# Cube Cover Tutorial



## Thomas Henrissat (Aug 14, 2017)

Hi everyone !

This is my first post here, and it is my way of giving back something to this community.

So I made a tutorial on how to make a cube cover like the ones used in competitions. It's easy to make and I think can be useful if you want to practice at home, or compete with friends.

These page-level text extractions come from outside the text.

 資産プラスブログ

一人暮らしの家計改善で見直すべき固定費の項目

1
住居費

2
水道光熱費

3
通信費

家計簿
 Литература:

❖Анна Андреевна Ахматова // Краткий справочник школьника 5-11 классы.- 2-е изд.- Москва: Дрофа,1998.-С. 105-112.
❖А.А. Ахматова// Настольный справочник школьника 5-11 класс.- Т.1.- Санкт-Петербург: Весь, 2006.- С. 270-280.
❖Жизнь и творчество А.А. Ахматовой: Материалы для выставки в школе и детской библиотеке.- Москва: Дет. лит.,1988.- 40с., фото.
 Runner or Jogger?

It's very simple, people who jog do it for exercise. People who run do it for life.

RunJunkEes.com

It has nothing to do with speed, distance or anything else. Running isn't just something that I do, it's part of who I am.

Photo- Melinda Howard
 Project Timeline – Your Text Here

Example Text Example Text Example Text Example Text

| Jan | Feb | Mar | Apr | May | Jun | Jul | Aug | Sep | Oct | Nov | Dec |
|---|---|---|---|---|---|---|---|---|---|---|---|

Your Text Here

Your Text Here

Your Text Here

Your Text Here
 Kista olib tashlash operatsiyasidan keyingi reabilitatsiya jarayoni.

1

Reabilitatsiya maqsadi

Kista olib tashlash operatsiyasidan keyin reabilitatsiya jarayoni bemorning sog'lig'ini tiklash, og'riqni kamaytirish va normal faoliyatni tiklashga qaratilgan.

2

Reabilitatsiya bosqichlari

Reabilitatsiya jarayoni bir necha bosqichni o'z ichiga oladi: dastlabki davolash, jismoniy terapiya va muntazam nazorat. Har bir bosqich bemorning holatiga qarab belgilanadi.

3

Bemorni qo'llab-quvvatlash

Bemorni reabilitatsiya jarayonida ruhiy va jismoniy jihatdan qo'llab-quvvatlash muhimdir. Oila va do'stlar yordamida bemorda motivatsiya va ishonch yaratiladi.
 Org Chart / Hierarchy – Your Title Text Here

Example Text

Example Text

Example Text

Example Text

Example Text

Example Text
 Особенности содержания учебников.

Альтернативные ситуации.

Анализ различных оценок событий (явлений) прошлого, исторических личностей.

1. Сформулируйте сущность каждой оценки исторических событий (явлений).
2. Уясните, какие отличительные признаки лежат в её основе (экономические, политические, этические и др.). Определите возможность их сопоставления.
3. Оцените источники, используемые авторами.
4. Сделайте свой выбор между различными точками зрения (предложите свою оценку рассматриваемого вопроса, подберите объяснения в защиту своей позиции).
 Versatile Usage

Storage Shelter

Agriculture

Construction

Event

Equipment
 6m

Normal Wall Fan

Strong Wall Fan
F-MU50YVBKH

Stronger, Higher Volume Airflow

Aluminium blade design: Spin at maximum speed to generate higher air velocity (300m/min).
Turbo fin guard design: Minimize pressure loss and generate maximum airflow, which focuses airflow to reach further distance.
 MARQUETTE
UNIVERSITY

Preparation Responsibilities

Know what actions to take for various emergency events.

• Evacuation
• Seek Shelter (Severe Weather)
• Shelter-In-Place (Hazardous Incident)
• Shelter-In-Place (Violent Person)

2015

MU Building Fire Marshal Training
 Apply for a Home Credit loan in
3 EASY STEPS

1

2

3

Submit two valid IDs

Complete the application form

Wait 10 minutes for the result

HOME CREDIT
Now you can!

https://www.instructables.com/id/Twisty-Puzzle-Cover/







Let me know if you liked it !


----------



## Aeoluz (Aug 19, 2017)

Not bad!! For me, I would personally just stick a piece of pape with the template over the colored side of the card, so it looks neater. But nice, been wanting to get a cube cover in a long time!


----------



## trucdev88 (Oct 12, 2017)

hi, 
I am following your all steps. Unfortunately, I cannot find GIOTTO glue. Can I apply other glues? If you have known other glues like GIOTTO, please suggest me immediately. Thank you so much.


----------



## Rafael Paulino (Nov 2, 2017)

trucdev88 said:


> hi,
> I am following your all steps. Unfortunately, I cannot find GIOTTO glue. Can I apply other glues? If you have known other glues like GIOTTO, please suggest me immediately. Thank you so much.


Yes. Any PVA glue works.


----------



## JustinTimeCuber (Nov 2, 2017)

Looks cool. Also welcome to the forums!


----------



## trucdev88 (Nov 7, 2017)

Rafael Paulino said:


> Yes. Any PVA glue works.


Ok. thank you very much. I will try my best to finish it. I will share experience with you.


----------



## GarethBert11 (Jan 12, 2018)

Nice tutorial. For me I just used my Valk3 cover box as a cube cover lol. But this is worth to try out.


----------